#### [Written problem]
Recast the part of the listing from the line containing "Of bbox(26, 197, 97, 265): dark" through the end of the listing as a Markdown table with two columns: Row, holding the row number, and Line, holding the line. Leave out blank lines.

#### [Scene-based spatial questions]

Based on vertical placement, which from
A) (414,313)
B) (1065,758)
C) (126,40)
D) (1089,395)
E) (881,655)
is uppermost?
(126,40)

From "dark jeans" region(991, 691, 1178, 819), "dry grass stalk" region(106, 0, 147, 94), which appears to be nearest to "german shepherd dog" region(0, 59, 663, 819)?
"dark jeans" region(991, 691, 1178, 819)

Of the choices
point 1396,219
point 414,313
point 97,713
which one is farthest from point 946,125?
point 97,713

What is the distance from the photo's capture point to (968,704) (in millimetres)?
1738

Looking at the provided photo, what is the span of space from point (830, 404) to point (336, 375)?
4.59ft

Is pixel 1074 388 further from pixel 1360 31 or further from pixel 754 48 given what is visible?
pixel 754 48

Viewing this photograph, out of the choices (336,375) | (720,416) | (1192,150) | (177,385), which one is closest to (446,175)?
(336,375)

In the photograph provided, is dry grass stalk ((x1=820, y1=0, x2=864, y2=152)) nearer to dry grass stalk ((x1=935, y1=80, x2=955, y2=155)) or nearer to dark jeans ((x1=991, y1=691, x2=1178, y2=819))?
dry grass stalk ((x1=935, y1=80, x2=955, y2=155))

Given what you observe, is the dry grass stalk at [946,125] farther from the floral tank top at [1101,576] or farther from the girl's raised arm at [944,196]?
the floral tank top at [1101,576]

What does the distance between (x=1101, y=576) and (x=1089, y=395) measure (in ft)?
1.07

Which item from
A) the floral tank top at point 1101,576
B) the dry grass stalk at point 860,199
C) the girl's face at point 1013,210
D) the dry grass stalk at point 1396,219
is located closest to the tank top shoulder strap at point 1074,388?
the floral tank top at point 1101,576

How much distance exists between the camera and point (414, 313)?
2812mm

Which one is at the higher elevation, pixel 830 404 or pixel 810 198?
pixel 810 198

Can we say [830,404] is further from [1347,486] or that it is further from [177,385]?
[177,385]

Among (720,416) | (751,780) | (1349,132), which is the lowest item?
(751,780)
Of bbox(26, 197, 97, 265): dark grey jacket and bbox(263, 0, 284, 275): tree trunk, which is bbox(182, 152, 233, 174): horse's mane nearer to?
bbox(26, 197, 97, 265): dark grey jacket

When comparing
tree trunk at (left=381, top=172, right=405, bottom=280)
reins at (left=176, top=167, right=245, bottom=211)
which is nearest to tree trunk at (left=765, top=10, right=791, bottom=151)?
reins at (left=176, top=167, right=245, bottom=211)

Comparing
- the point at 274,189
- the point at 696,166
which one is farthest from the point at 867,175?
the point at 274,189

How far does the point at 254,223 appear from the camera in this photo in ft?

#### [The output]
| Row | Line |
|---|---|
| 1 | Of bbox(26, 197, 97, 265): dark grey jacket and bbox(263, 0, 284, 275): tree trunk, which is bbox(182, 152, 233, 174): horse's mane nearer to? |
| 2 | bbox(26, 197, 97, 265): dark grey jacket |
| 3 | When comparing |
| 4 | tree trunk at (left=381, top=172, right=405, bottom=280) |
| 5 | reins at (left=176, top=167, right=245, bottom=211) |
| 6 | which is nearest to tree trunk at (left=765, top=10, right=791, bottom=151)? |
| 7 | reins at (left=176, top=167, right=245, bottom=211) |
| 8 | Comparing |
| 9 | - the point at 274,189 |
| 10 | - the point at 696,166 |
| 11 | which one is farthest from the point at 867,175? |
| 12 | the point at 274,189 |
| 13 | How far does the point at 254,223 appear from the camera in this photo in ft? |